Joaquim Cesário de Mello
O corpo da minha mãe foi enterrado no Cemitério de Santo Amaro.
Mas, sua alma se encontra por entre sargaços no mar da Praia de Boa Viagem.
Minha esposa está ao celular
vendo fofocas de celebridades,
enquanto eu estou bisbilhotando
mexericos e falatórios dos políticos.
E ambos estamos nos divertindo
da nossa insignificância arrogância,
ao mesmo tempo que o Universo,
em sua escuridão e silêncio, nos engole
O HOMEM E O MENINO
O homem pergunta ao menino: o que queres?

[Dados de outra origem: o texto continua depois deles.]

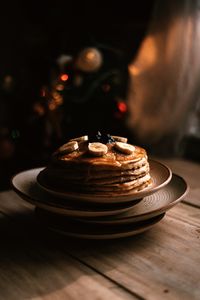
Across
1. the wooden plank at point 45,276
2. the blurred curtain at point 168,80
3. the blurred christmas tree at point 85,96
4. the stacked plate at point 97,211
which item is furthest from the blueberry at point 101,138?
the blurred christmas tree at point 85,96

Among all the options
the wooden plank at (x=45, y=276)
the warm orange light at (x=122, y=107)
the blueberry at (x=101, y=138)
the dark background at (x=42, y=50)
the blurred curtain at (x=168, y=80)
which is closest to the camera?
the wooden plank at (x=45, y=276)

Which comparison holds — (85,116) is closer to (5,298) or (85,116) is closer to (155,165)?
(155,165)

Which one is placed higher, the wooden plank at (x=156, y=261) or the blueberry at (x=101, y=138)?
the blueberry at (x=101, y=138)

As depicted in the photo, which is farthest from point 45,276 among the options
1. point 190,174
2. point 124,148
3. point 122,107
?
point 122,107

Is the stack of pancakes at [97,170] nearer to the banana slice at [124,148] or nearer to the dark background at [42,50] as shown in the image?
the banana slice at [124,148]

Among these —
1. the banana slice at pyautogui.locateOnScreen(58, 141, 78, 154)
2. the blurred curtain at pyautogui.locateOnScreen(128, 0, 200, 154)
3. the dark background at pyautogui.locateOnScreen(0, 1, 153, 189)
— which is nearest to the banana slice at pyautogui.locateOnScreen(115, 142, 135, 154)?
the banana slice at pyautogui.locateOnScreen(58, 141, 78, 154)

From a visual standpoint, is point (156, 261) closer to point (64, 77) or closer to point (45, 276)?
point (45, 276)

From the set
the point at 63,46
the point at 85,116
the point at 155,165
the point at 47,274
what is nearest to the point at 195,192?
the point at 155,165
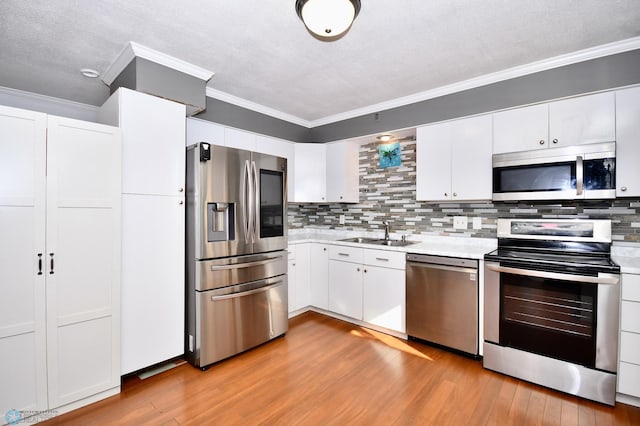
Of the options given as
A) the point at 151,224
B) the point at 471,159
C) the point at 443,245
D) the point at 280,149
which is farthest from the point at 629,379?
the point at 280,149

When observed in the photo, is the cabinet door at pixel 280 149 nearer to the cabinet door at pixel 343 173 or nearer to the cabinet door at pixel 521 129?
the cabinet door at pixel 343 173

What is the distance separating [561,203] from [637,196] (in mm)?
481

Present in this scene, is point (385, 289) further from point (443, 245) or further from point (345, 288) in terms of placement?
point (443, 245)

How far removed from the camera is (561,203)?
2561 millimetres

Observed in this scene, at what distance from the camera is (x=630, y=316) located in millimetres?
1906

E o menino responde: crescer
Crescer para quê? - indaga o homem
Para ser como você, replica o menino
Porém se crescer e for como eu – diz o homem – vai sentir saudade de você. A gente pode até crescer, mas não pode decrescer
E o menino retruca: ainda assim este é meu destino.

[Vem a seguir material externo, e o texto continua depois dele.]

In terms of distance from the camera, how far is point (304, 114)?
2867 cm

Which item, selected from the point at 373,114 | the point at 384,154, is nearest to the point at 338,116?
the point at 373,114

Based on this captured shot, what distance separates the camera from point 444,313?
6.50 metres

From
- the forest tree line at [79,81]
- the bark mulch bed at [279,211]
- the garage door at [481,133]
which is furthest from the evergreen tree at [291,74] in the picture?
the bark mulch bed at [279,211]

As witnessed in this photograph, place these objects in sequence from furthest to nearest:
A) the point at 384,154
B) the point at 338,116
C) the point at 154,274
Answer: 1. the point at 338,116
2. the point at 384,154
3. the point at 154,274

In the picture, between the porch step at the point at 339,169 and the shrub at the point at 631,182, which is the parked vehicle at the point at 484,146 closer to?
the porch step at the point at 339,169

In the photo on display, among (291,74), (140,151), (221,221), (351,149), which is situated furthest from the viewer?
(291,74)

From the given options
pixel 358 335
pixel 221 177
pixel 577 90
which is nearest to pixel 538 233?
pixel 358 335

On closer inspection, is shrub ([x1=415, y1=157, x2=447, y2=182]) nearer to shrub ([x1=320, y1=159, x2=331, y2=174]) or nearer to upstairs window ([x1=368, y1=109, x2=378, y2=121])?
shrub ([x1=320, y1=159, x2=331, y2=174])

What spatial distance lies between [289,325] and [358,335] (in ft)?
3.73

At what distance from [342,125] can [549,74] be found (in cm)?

A infância é um misto de transitoriedade e permanência.
Ela acaba com o passsar dos anos.
Ela dura no passar dos anos...
Minha esposa diz, de vez em quando, que estou errado.
E eu lhe digo que, de vez em quando, sou humano.
Se pudesse descortinaria o tempo,
revelando a nudez da infinitude
encoberta por detrás de sua passagem.
No desaparecer das horas e dos relógios,
quando não houver mais calendários,
réveillons, natais e aniversários,
quando os despertadores se calarem
e todas as noites forem imutáveis,
como um único retrato nunca mais fotografado,
nada mais restando que o rio de Heráclito,
estático, imóvel, quieto e congelado,
é lá que encontrarei meus antepassados,
com a mesma fisionomia com que me deixaram
Parte da minha história hoje é feita das sobras dos rastros das pessoas que por mim passaram.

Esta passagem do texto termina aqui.